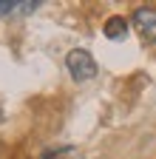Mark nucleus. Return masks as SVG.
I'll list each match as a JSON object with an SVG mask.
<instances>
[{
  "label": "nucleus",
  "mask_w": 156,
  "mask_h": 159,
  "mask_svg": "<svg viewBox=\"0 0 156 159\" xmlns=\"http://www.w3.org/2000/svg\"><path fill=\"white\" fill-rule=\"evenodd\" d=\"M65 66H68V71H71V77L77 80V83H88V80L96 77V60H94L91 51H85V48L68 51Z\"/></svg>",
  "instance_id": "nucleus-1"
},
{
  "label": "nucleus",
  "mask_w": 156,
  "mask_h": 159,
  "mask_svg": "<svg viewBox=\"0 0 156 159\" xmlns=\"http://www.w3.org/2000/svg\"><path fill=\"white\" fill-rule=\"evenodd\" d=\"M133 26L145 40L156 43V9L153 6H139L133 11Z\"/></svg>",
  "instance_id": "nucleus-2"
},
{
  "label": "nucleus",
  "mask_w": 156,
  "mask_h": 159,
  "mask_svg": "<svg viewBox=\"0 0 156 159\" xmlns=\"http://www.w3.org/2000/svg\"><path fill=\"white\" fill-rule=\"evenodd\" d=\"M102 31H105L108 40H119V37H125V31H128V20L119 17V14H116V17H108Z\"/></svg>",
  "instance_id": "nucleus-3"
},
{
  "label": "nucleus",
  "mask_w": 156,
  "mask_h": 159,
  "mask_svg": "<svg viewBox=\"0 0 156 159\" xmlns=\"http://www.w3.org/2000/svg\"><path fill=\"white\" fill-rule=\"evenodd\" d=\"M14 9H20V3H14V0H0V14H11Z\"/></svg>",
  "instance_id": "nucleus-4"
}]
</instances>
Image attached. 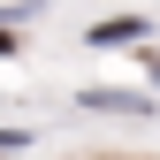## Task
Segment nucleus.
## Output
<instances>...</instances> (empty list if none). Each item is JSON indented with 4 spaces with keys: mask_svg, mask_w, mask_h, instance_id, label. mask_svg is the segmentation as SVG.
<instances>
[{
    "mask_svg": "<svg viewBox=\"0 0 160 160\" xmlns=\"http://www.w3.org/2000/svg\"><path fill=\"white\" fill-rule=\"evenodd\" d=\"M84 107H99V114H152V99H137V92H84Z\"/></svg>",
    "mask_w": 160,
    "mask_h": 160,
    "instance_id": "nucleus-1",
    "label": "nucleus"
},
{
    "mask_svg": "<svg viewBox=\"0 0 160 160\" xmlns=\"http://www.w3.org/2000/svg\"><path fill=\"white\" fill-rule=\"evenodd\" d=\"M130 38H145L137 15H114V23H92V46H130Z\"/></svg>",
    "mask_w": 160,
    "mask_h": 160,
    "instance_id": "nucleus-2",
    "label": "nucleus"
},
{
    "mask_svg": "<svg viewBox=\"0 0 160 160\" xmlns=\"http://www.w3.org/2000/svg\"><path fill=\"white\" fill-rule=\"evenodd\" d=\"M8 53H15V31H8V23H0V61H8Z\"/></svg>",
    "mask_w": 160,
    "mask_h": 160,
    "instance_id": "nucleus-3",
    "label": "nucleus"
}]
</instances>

____________

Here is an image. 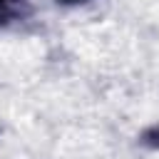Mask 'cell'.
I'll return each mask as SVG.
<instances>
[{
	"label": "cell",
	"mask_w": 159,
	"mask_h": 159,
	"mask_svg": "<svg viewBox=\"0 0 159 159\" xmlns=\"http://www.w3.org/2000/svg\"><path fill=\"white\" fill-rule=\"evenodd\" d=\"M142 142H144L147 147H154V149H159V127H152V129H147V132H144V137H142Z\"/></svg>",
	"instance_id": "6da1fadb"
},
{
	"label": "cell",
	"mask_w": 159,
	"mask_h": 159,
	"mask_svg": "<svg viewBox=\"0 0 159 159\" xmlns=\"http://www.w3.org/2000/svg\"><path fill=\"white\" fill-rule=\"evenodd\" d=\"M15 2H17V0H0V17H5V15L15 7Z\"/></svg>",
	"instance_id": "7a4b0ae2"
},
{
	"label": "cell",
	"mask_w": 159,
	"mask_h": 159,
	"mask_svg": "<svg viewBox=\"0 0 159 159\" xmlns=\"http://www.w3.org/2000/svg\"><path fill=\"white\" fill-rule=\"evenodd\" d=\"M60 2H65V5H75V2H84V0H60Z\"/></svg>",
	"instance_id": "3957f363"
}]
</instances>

____________

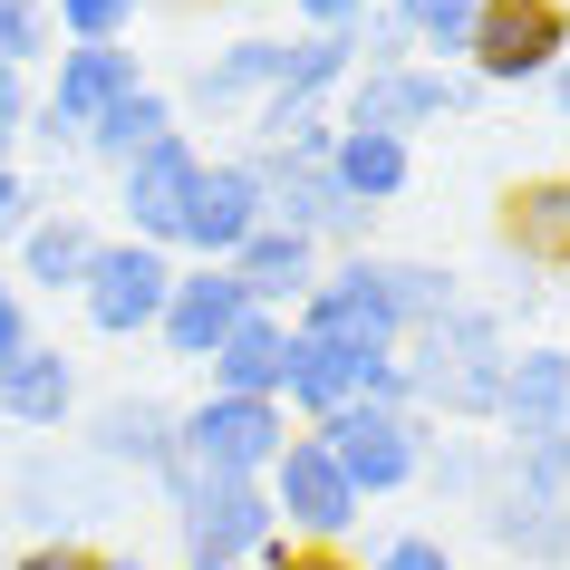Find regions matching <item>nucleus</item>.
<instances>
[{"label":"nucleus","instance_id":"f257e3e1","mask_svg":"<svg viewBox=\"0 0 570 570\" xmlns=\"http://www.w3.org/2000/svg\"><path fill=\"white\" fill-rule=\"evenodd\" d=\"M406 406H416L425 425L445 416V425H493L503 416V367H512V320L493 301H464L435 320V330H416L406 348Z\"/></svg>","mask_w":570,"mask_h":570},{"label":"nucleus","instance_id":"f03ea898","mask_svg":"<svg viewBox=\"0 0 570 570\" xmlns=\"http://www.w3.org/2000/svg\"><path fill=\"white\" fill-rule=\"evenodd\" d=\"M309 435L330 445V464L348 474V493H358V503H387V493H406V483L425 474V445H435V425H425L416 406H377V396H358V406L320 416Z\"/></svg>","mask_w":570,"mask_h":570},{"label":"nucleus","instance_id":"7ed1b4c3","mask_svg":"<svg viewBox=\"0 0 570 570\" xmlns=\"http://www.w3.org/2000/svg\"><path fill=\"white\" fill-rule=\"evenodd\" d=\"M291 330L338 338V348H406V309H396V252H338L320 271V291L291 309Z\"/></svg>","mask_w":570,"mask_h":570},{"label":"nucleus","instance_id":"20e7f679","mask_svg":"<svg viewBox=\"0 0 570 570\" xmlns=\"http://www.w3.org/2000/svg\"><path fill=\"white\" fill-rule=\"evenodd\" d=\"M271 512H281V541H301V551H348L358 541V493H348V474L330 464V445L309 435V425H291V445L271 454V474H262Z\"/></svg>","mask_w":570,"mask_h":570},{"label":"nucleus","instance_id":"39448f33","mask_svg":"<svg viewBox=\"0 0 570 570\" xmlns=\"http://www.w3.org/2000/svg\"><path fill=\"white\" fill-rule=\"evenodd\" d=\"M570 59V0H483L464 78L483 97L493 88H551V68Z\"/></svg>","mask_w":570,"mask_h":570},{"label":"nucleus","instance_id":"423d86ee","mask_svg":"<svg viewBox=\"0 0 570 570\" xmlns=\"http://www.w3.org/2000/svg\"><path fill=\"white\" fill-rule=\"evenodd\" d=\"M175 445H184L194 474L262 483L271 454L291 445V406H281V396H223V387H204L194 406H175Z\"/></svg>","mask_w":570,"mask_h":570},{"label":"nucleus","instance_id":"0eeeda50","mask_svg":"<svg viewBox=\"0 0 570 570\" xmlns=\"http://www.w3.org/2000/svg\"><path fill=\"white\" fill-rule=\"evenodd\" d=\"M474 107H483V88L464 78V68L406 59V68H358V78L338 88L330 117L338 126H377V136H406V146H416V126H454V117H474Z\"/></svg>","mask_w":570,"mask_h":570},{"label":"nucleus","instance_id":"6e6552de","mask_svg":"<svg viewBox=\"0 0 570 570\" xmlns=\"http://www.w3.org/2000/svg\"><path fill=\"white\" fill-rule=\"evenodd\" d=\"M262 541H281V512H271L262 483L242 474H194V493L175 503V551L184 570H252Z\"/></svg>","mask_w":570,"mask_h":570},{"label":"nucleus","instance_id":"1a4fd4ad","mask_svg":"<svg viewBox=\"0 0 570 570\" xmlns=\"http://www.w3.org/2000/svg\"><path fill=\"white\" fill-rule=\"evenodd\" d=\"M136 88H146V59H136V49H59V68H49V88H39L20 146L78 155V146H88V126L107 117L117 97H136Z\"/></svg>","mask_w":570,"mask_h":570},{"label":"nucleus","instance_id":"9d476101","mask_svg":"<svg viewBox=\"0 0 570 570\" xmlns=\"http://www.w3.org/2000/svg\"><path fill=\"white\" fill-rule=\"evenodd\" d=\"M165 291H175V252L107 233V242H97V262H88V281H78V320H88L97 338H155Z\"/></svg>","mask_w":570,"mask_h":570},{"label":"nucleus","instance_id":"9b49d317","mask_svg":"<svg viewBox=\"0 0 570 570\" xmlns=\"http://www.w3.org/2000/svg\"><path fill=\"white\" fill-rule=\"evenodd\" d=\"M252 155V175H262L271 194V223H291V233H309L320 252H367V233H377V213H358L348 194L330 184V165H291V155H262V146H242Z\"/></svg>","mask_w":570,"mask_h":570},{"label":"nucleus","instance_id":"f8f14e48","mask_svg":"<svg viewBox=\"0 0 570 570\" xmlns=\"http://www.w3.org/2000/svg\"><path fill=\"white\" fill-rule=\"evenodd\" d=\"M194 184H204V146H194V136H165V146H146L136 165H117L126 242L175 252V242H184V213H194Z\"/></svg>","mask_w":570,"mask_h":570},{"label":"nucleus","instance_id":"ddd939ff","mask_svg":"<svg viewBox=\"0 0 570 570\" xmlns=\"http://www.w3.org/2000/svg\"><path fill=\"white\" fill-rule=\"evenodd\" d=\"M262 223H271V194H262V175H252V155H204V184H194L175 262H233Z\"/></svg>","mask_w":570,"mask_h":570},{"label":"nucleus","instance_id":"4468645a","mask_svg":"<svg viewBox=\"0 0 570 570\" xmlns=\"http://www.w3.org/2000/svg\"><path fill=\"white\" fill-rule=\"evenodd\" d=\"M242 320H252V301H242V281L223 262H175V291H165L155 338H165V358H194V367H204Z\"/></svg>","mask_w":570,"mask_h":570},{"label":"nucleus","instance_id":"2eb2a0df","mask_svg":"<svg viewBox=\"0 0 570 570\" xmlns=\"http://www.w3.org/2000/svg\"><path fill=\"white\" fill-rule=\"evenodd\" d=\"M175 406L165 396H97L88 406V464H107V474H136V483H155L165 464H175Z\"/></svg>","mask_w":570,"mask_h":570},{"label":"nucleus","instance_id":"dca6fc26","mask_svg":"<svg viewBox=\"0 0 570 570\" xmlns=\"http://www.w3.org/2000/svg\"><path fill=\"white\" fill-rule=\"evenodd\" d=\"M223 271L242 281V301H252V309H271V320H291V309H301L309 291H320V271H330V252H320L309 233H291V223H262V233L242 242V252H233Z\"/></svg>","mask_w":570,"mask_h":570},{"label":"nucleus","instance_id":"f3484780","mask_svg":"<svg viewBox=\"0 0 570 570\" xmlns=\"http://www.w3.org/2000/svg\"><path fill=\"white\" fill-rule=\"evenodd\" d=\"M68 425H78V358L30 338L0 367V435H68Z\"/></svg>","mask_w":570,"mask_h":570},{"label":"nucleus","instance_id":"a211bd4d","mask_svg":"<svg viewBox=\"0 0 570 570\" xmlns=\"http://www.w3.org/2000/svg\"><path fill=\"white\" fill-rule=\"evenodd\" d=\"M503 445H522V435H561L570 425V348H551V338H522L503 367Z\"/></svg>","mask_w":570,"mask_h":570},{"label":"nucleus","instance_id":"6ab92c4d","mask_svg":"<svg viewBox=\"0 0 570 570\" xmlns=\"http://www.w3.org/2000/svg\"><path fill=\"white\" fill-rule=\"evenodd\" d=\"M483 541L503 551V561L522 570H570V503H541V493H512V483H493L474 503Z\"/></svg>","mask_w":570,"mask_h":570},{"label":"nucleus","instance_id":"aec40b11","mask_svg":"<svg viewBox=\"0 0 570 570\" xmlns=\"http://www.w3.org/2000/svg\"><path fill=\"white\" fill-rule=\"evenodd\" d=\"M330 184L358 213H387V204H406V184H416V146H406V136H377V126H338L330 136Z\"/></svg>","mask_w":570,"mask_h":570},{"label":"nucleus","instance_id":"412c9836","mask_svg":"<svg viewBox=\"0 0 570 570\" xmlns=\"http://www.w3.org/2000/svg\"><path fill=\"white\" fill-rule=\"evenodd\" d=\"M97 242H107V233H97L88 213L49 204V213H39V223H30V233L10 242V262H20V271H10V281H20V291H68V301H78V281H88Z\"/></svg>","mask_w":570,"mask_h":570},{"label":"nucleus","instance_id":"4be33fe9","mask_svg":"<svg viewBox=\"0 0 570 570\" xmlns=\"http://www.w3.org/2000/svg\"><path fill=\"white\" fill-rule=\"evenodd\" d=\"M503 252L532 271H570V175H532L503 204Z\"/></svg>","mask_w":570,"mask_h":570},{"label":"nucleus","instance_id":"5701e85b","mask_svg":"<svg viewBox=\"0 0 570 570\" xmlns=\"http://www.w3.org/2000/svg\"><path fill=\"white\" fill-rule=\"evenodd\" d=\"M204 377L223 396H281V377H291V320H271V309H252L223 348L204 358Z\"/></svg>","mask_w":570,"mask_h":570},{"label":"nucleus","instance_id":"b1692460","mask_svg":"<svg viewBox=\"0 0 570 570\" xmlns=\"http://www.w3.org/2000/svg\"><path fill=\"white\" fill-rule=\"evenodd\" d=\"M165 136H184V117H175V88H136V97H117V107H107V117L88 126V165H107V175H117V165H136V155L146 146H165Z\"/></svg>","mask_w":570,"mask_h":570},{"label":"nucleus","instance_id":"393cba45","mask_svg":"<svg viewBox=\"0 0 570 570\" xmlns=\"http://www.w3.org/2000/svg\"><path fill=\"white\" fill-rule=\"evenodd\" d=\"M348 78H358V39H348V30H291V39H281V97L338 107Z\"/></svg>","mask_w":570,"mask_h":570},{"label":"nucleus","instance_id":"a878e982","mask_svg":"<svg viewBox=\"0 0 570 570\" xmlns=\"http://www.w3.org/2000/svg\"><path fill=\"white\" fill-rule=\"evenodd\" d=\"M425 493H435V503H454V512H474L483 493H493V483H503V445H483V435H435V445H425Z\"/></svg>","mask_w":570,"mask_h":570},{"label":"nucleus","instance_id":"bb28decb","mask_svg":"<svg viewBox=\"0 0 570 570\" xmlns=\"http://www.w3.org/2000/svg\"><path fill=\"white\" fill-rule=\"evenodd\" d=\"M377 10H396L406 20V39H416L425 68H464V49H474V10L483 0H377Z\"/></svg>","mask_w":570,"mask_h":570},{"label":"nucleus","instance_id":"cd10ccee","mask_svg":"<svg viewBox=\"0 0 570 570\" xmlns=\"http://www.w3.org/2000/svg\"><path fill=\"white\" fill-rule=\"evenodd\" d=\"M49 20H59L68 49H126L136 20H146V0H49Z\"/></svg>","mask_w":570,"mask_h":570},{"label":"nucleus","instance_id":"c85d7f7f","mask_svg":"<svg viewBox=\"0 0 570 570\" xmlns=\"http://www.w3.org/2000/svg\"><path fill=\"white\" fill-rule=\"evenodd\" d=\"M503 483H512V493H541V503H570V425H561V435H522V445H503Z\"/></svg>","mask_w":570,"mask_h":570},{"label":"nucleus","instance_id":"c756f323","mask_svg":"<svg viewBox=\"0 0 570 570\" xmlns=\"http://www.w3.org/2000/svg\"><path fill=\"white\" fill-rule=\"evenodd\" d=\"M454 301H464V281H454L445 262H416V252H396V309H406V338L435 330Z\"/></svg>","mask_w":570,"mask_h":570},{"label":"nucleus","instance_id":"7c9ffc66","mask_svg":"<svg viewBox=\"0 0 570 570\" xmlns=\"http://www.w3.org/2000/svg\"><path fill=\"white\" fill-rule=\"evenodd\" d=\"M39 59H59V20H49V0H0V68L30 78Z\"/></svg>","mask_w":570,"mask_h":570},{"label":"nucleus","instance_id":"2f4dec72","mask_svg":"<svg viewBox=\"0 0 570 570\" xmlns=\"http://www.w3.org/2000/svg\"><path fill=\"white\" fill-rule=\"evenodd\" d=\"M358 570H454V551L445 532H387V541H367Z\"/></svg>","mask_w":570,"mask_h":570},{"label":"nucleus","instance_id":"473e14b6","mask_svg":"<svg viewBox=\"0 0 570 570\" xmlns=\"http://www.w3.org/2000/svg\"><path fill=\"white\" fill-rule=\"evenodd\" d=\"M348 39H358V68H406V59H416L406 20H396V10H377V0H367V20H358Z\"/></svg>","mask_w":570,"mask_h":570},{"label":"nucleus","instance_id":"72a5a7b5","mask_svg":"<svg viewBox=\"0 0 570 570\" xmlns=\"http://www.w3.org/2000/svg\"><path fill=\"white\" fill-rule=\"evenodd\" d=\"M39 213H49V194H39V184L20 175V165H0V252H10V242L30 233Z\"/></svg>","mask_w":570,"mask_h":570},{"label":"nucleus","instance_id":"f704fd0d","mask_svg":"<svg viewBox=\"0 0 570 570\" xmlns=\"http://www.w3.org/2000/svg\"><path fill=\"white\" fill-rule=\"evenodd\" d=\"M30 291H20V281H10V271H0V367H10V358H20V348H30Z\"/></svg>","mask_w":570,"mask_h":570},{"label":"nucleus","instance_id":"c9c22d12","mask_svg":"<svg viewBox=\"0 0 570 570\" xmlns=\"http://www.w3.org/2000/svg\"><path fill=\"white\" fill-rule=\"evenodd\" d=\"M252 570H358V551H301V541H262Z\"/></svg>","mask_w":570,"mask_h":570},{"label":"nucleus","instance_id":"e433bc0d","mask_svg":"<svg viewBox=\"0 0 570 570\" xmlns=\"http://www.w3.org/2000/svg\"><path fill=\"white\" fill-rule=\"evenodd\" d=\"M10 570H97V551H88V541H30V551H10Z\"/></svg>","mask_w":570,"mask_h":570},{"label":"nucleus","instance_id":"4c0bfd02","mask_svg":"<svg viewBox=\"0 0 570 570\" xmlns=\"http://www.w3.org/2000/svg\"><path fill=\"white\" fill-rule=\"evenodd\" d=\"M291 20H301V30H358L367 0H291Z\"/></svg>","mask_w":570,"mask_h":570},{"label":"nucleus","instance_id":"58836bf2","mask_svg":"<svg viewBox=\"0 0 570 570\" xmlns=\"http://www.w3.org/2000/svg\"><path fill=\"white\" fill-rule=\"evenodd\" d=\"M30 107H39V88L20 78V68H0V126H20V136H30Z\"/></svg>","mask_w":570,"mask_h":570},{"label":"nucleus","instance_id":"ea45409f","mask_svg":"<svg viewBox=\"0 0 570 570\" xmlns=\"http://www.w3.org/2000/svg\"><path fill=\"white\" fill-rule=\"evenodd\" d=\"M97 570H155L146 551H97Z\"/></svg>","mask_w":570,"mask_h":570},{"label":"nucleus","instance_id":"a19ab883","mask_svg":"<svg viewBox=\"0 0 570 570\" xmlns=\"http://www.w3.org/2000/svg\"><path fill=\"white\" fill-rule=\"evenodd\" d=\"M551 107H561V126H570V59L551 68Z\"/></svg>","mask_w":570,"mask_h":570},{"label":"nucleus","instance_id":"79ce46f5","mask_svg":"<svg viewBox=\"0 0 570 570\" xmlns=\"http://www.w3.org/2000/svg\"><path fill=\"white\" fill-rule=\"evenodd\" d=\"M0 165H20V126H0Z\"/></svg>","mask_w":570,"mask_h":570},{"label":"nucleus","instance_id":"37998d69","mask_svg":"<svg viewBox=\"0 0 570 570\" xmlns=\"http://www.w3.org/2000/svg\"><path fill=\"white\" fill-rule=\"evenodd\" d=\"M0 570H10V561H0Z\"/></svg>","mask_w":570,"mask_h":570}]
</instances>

____________

Given instruction:
Show every line above that contains the string "JSON", copying each line in full. Matches are case-sensitive.

Exercise result:
I'll list each match as a JSON object with an SVG mask.
<instances>...</instances> (empty list if none). Each item is JSON indented with 4 spaces with keys: mask_svg, mask_w, mask_h, instance_id, label. mask_svg is the segmentation as SVG.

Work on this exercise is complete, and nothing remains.